### What is expected
Reproduce every one of the entries below verbatim, line for line, with no changes.

-- Start of Working data --

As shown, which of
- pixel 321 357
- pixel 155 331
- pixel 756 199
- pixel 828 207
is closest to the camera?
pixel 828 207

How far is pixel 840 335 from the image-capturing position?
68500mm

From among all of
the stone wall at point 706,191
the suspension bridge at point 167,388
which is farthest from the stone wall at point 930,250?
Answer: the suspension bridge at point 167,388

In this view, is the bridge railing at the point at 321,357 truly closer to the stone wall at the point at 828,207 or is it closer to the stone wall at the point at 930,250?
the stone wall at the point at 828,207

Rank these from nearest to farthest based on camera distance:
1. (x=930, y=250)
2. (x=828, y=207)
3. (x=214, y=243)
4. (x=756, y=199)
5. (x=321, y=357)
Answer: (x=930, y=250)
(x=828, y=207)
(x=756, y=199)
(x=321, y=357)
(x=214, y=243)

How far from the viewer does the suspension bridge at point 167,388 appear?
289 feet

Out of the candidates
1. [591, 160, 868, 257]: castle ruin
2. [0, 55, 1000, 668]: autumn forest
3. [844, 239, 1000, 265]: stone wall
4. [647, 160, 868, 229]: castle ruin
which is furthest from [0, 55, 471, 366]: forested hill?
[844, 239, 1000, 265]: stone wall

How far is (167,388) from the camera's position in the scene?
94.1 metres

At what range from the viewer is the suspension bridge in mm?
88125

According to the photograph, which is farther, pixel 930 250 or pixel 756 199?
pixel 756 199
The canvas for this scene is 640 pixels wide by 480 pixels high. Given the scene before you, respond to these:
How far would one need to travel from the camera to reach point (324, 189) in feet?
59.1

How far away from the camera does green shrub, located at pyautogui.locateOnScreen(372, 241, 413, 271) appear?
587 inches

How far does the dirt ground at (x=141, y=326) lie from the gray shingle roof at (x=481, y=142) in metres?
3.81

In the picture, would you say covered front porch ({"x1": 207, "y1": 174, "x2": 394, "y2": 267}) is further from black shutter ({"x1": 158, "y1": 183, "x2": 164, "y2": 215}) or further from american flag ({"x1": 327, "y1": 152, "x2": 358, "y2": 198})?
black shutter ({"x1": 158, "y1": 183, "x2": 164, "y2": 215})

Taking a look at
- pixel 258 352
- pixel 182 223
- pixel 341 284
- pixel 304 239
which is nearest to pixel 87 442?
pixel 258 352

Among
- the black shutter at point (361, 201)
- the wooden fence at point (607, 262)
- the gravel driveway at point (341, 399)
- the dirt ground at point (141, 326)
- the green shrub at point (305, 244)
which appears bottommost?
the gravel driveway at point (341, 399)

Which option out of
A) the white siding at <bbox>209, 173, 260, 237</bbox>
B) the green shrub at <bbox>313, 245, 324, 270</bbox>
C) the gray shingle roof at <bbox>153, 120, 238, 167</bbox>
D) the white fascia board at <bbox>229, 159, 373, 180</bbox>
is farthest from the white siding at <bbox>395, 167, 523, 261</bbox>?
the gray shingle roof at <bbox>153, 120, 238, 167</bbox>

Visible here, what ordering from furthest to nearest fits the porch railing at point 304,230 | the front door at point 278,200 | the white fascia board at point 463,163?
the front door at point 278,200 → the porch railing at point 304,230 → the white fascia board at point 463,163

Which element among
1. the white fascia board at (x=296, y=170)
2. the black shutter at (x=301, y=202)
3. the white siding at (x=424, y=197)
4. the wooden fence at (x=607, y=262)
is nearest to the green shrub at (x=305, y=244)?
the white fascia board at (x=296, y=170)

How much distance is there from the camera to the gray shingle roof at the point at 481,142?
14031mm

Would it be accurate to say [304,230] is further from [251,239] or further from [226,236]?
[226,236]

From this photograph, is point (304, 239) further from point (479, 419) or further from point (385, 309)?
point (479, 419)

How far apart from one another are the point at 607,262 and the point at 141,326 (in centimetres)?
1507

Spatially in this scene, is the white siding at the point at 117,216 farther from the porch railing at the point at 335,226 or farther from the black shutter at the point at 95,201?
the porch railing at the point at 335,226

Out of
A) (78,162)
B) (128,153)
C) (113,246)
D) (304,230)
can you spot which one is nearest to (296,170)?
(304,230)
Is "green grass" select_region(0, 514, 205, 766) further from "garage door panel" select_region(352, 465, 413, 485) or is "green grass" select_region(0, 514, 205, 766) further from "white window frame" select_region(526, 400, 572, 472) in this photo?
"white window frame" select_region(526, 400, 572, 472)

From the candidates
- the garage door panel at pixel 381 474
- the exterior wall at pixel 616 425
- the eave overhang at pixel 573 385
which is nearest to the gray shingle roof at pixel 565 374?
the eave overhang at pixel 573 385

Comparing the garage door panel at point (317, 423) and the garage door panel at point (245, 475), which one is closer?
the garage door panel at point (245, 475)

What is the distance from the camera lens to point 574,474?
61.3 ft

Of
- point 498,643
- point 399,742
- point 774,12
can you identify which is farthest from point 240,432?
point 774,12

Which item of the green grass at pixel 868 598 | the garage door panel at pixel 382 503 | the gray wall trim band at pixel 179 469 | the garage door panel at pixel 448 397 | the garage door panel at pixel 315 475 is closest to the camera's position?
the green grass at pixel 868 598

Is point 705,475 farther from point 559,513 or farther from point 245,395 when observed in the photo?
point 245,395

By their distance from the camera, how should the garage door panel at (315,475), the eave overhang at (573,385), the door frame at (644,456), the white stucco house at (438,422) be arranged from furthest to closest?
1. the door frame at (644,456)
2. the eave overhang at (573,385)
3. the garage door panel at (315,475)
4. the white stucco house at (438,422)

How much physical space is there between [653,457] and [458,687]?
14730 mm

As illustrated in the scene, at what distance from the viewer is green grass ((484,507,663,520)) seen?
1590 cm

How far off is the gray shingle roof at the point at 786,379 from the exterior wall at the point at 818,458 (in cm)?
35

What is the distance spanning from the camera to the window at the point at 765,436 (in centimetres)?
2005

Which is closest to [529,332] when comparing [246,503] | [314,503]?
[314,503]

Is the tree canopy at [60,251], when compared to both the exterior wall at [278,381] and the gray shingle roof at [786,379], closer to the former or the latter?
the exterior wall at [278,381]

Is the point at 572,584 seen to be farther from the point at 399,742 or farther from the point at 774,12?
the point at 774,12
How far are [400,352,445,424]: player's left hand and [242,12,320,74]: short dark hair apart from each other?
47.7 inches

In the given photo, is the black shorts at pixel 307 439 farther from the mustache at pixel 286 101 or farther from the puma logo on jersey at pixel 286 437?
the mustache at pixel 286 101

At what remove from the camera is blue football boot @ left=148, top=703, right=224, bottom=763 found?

-- End of Working data --

### Solution to this exercise
As shown, which of
- pixel 321 357
- pixel 155 331
- pixel 756 199
- pixel 828 207
is closest to the camera?
pixel 828 207

How far is pixel 840 335 from the image-capturing position?
68500mm

From among all of
the stone wall at point 706,191
the suspension bridge at point 167,388
which is farthest from the stone wall at point 930,250?
Answer: the suspension bridge at point 167,388

In this view, is the bridge railing at the point at 321,357 truly closer to the stone wall at the point at 828,207 or is it closer to the stone wall at the point at 930,250?
the stone wall at the point at 828,207

Rank these from nearest to farthest based on camera distance:
1. (x=930, y=250)
2. (x=828, y=207)
3. (x=214, y=243)
4. (x=756, y=199)
5. (x=321, y=357)
Answer: (x=930, y=250)
(x=828, y=207)
(x=756, y=199)
(x=321, y=357)
(x=214, y=243)

How far from the viewer does the suspension bridge at point 167,388 appear?
289 feet

Out of the candidates
1. [591, 160, 868, 257]: castle ruin
2. [0, 55, 1000, 668]: autumn forest
3. [844, 239, 1000, 265]: stone wall
4. [647, 160, 868, 229]: castle ruin
which is furthest from [0, 55, 471, 366]: forested hill?
[844, 239, 1000, 265]: stone wall

How far is (167,388) from the camera's position in the scene?
94.1 metres

At what range from the viewer is the suspension bridge in mm?
88125

According to the photograph, which is farther, pixel 930 250 or pixel 756 199?
pixel 756 199
The canvas for this scene is 640 pixels wide by 480 pixels high. Given the scene before you, respond to these:
How far would one need to travel from the camera to reach point (324, 189) in feet?
59.1

How far away from the camera does green shrub, located at pyautogui.locateOnScreen(372, 241, 413, 271) appear?
587 inches

How far does the dirt ground at (x=141, y=326) lie from the gray shingle roof at (x=481, y=142) in metres?
3.81

In the picture, would you say covered front porch ({"x1": 207, "y1": 174, "x2": 394, "y2": 267}) is further from black shutter ({"x1": 158, "y1": 183, "x2": 164, "y2": 215}) or further from american flag ({"x1": 327, "y1": 152, "x2": 358, "y2": 198})?
black shutter ({"x1": 158, "y1": 183, "x2": 164, "y2": 215})

Taking a look at
- pixel 258 352
- pixel 182 223
- pixel 341 284
- pixel 304 239
which is nearest to pixel 87 442?
pixel 258 352

Among
- the black shutter at point (361, 201)
- the wooden fence at point (607, 262)
- the gravel driveway at point (341, 399)
- the dirt ground at point (141, 326)
- the green shrub at point (305, 244)
which appears bottommost?
the gravel driveway at point (341, 399)

Which option out of
A) the white siding at <bbox>209, 173, 260, 237</bbox>
B) the green shrub at <bbox>313, 245, 324, 270</bbox>
C) the gray shingle roof at <bbox>153, 120, 238, 167</bbox>
D) the white fascia board at <bbox>229, 159, 373, 180</bbox>
is farthest from the white siding at <bbox>395, 167, 523, 261</bbox>?
the gray shingle roof at <bbox>153, 120, 238, 167</bbox>

Visible here, what ordering from furthest to nearest fits the porch railing at point 304,230 | the front door at point 278,200 | the white fascia board at point 463,163?
the front door at point 278,200 → the porch railing at point 304,230 → the white fascia board at point 463,163

Which element among
1. the white fascia board at (x=296, y=170)
2. the black shutter at (x=301, y=202)
3. the white siding at (x=424, y=197)
4. the wooden fence at (x=607, y=262)
is nearest to the green shrub at (x=305, y=244)?
the white fascia board at (x=296, y=170)

How much distance is there from the camera to the gray shingle roof at the point at 481,142?
14031mm

Would it be accurate to say [304,230] is further from [251,239] or further from [226,236]?
[226,236]

From this photograph, is point (304, 239) further from point (479, 419) or further from point (385, 309)?
point (479, 419)

How far apart from one another are the point at 607,262 and the point at 141,326 (in centimetres)?
1507

Spatially in this scene, is the white siding at the point at 117,216 farther from the porch railing at the point at 335,226 or farther from the black shutter at the point at 95,201?
the porch railing at the point at 335,226

Out of
A) (78,162)
B) (128,153)
C) (113,246)
D) (304,230)
can you spot which one is nearest to (296,170)?
(304,230)
Is "green grass" select_region(0, 514, 205, 766) further from "garage door panel" select_region(352, 465, 413, 485) or is "green grass" select_region(0, 514, 205, 766) further from "white window frame" select_region(526, 400, 572, 472) in this photo?
"white window frame" select_region(526, 400, 572, 472)

From the candidates
- the garage door panel at pixel 381 474
- the exterior wall at pixel 616 425
- the eave overhang at pixel 573 385
which is nearest to the gray shingle roof at pixel 565 374?
the eave overhang at pixel 573 385

Comparing the garage door panel at point (317, 423) and the garage door panel at point (245, 475), which one is closer?
the garage door panel at point (245, 475)

What is the distance from the camera lens to point 574,474?
61.3 ft

Of
- point 498,643
- point 399,742
- point 774,12
can you identify which is farthest from point 240,432?
point 774,12

Which item of the green grass at pixel 868 598 | the garage door panel at pixel 382 503 | the gray wall trim band at pixel 179 469 | the garage door panel at pixel 448 397 | the garage door panel at pixel 315 475 is closest to the camera's position?
the green grass at pixel 868 598

Is point 705,475 farther from point 559,513 or farther from point 245,395 when observed in the photo?
point 245,395

By their distance from the camera, how should the garage door panel at (315,475), the eave overhang at (573,385), the door frame at (644,456), the white stucco house at (438,422) be arranged from furthest to closest?
1. the door frame at (644,456)
2. the eave overhang at (573,385)
3. the garage door panel at (315,475)
4. the white stucco house at (438,422)

How much physical space is there between [653,457] and [458,687]?
14730 mm

As illustrated in the scene, at what distance from the viewer is green grass ((484,507,663,520)) seen?
1590 cm

How far off is the gray shingle roof at the point at 786,379 from the exterior wall at the point at 818,458 (in cm)?
35

What is the distance spanning from the camera to the window at the point at 765,436 (in centimetres)?
2005

Which is closest to [529,332] when comparing [246,503] | [314,503]?
[314,503]

Is the tree canopy at [60,251], when compared to both the exterior wall at [278,381] and the gray shingle roof at [786,379], closer to the former or the latter?
the exterior wall at [278,381]

Is the point at 572,584 seen to be farther from the point at 399,742 or farther from the point at 774,12?
the point at 774,12
How far are [400,352,445,424]: player's left hand and [242,12,320,74]: short dark hair apart from each other?
47.7 inches

In the given photo, is the black shorts at pixel 307 439 farther from the mustache at pixel 286 101 or farther from the puma logo on jersey at pixel 286 437?
the mustache at pixel 286 101

At what remove from the camera is blue football boot @ left=148, top=703, right=224, bottom=763 found?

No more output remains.